■ **課題の指示**
• a. 成長戦略について述べた本文を読み、次の(i)〜(iii)がそれぞれ本文の内容と一致するかを「はい」か「いいえ」で答え、判断の決め手となる本文の語句を原文どおり引用しなさい。(i) BrightreeはC&S Billing Centerを2009年に買収した。(ii) CareAnywareは病院向けのオンプレミス型ソフトウェアを販売していた。(iii) 筆者の経験則では、顧客は収入の1〜2%をソフトウェアに費やしている。
• b. 成長戦略について述べた本文を、最後の文に続けて書き継ぎなさい。

■ **課題文**
====
時にはそのようなことも起きるだろう。しかし、顧客数増加率の減少はまた、現在の市場を越えて成長をする必要があることを示すシグナルでもあり、少なくとも現在あなたが提供しているプロダクトの再評価を促すものである筈だ。自らに問いかけなければならない:顧客は更に何を求めているのか?顧客は現在、他の場所では何を買っているのか?この問いは、やがて、新しい顧客増加を後押しする方向へとつながるだろう。

会社はサメのようなものだと思うこと:前に進まなければ、おそらく死んでしまう。

私のビジネスにおける経験則によれば、顧客は収入の1〜2%をソフトウェアに費やしている。たとえば顧客Xにおけるその金額が10万ドルで、そのうちの1万ドルをあなたに支払っているとしよう。そこにはあなたが手にしていない9万ドルが存在している。その支出を手に入れる方法を見つけよう。双方にメリットがある話だが、顧客はしばしばワンストップショップの方が仕事が楽だと思う。古い格言である「絞める首は1つに」は真実なのだ。

Brightree*は、参考になる事例である。当初は家庭用医療機器プロバイダーのビジネス管理ソフトウェア会社だった Brightreeは、その提供するプロダクトを拡大するために、C&S Billing Centerを2009年に買収した。C&S Billingが加わったことにより、Brightreeの顧客たちは課金の悩みから解放されただけではなく、加えて熟練したスタッフが関与するアドオンサービスに対しても、Brightreeへ支払いを行うようになった。買収は、Brightreeの全体的な収益を大幅に押し上げた。

しかし、すべての新規提供が単なるオプション追加によるものというわけではない。あなたのブロダクト系列を拡大することにより、近いところにいる買い手に対してあなたの会社を魅力的に見せ、全体の市場が拡大することが起き得るのだ。例えばBrightreeによる別の買収事例をみてみよう。2013年にCareAnywareを買収した事例であるBrightreeと同様にCareAnywareは、クラウドソフトウェアプロバイダーだったが、在宅医療とホスピスという2つの異なる急性期後市場に対して販売を行っていた。医療分野の新しいセグメントに展開することにより、Brightreeは対象とするパイの潜在的な大きさを大幅に増加させた。ResMed (NYSE:RMD)は2016年4月に8億ドルでBrightreeを買収した。
====
■ **提供データ**
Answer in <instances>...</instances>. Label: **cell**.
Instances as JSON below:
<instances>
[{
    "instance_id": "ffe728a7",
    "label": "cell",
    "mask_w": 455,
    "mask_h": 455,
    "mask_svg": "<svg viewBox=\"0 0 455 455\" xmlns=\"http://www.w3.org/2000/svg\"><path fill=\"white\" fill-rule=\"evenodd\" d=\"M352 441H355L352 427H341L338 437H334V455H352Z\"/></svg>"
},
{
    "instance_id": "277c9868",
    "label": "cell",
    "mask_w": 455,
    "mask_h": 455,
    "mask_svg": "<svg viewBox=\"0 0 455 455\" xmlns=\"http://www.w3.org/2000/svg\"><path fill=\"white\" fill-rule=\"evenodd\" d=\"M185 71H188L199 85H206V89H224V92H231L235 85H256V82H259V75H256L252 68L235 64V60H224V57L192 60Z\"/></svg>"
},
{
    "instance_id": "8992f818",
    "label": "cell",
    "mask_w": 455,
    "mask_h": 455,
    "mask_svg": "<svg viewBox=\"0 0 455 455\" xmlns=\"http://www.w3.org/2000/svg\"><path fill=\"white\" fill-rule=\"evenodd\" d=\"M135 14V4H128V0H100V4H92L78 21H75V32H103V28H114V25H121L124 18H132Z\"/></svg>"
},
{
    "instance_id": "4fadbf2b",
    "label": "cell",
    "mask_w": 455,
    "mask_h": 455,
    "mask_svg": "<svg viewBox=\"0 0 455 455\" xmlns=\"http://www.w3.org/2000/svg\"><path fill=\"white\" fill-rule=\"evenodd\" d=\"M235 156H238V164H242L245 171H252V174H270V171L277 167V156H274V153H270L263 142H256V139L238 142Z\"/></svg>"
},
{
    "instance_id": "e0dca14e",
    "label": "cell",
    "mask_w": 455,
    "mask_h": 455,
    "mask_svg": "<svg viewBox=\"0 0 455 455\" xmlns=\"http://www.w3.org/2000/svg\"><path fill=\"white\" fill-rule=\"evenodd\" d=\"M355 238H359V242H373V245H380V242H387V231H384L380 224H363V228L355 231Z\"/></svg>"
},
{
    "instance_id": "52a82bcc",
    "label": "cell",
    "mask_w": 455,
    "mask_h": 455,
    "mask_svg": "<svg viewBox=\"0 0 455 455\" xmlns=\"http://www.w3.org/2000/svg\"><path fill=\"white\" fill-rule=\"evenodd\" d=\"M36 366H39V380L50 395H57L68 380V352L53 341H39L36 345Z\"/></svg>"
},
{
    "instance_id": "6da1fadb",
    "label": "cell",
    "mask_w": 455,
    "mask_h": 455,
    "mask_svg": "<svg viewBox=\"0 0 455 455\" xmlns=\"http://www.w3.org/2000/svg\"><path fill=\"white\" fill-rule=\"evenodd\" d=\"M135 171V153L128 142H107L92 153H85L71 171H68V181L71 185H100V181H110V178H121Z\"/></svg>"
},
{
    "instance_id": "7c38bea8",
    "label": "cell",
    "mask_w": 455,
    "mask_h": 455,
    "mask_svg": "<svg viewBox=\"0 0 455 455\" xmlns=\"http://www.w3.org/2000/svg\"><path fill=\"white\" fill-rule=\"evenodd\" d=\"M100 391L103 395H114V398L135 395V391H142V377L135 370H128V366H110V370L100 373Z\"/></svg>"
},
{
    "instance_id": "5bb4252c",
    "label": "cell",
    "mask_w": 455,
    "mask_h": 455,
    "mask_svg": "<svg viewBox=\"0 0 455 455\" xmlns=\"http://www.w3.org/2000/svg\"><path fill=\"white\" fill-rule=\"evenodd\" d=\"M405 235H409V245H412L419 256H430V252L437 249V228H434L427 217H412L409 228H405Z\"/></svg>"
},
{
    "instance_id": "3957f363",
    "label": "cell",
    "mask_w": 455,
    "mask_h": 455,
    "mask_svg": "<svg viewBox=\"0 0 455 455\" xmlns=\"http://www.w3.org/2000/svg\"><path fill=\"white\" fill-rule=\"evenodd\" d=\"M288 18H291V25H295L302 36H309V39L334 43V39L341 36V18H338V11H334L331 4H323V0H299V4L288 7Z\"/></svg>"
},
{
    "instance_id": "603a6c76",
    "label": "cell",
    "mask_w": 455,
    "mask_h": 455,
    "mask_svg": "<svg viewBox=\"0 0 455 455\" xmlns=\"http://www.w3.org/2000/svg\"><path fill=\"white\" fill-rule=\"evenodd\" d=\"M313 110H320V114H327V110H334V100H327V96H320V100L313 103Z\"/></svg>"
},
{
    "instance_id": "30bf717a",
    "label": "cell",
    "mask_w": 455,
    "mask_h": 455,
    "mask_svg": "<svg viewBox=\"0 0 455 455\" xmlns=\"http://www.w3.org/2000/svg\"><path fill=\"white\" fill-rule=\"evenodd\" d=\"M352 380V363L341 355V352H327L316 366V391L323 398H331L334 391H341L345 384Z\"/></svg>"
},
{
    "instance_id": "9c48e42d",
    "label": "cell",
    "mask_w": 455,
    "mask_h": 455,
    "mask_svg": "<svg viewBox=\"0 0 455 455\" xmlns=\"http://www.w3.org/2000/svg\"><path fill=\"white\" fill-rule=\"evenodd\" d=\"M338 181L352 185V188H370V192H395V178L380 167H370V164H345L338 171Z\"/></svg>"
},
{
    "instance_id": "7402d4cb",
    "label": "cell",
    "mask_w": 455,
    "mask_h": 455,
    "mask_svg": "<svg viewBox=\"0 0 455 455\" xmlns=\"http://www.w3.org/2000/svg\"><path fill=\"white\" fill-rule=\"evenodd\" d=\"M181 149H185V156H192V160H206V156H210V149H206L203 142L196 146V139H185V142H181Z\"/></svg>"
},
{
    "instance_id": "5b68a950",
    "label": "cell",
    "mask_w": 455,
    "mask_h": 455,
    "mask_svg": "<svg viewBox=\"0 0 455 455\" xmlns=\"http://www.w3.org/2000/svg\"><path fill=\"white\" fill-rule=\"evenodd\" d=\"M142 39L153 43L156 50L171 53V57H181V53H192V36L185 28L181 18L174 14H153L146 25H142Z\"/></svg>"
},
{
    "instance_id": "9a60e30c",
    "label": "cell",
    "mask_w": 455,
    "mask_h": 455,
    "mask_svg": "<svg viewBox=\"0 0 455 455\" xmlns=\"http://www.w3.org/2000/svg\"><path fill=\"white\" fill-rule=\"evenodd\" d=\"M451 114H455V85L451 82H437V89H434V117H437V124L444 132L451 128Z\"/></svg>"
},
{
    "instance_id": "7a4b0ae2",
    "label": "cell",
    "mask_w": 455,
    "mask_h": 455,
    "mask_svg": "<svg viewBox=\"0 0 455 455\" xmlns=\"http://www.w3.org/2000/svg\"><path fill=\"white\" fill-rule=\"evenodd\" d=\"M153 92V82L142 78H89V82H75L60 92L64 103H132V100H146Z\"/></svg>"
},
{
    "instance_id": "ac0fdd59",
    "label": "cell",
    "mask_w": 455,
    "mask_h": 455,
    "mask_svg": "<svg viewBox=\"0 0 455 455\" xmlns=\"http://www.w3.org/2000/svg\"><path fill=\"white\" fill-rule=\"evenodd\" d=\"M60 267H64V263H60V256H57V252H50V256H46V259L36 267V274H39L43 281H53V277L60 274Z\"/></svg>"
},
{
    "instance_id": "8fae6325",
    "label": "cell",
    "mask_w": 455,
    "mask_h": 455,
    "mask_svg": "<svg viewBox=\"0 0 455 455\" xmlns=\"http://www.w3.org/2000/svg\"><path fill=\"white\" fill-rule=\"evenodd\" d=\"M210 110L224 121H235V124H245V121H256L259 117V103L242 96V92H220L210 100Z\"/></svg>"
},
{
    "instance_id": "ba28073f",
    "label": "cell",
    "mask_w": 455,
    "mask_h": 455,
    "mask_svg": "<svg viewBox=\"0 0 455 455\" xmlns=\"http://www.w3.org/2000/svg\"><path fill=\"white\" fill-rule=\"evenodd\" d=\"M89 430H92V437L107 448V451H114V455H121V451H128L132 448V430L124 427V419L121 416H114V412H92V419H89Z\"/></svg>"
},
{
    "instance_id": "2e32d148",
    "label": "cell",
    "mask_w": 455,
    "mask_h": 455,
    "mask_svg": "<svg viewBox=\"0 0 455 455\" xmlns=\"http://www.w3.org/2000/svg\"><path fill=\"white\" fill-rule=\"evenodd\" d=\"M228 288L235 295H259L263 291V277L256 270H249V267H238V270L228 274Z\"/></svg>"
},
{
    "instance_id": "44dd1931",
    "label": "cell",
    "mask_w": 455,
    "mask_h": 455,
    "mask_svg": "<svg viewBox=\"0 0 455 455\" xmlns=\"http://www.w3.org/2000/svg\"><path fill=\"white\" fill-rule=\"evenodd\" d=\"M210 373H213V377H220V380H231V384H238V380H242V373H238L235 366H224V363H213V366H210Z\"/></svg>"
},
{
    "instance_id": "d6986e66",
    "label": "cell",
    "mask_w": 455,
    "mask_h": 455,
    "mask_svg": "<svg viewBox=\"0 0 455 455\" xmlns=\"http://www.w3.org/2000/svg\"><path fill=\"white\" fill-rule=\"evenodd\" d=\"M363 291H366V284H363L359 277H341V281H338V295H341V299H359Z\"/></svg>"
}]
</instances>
====
■ **各課題の解答**
• a.
(i) はい。「C&S Billing Centerを2009年に買収した」
(ii) いいえ。「クラウドソフトウェアプロバイダーだったが、在宅医療とホスピスという2つの異なる急性期後市場に対して販売を行っていた」
(iii) はい。「顧客は収入の1〜2%をソフトウェアに費やしている」

• b.
潜在的なM&Aをあなたが考える際に追うべき、もう一つの重要な指標は、製品の平均販売価格が同じままか低下傾向にあるのかということである。もしあなたが顧客のためのより大きな問題解決を狙って、自社を別のサービスと合わせていたならば、おそらくより大きな収入を上げることができたかもしれない。営業担当者と話をすることで、この評価を開始しよう。彼らは繰り返し、どのような質問を受けているのか?何に顧客は夜も眠れぬほど悩んでいるのか?

理学療法士のビジネスを効率的にすることを助けるWebPT*は、数年前にこれらの問いかけをした企業である。彼らの顧客は、オバマケアによる医療費還元率が最終的には治療成績と結びつくことを認識していた。

WebPTは、短期的には患者の治療成績もセラピストの仕事に役立つだろうということを理解しつつ、長期的に顧客の要求を先回りして助ける方法を探していた。そしてWebOutcomesが仲間に加わった。WebPTが2014年11月に買収を行った会社である。当初は治療成績管理のための、ちょっとした機能だと思われたものが、あれよあれよという間に成長し、会社の核となるサービスの1つとなった。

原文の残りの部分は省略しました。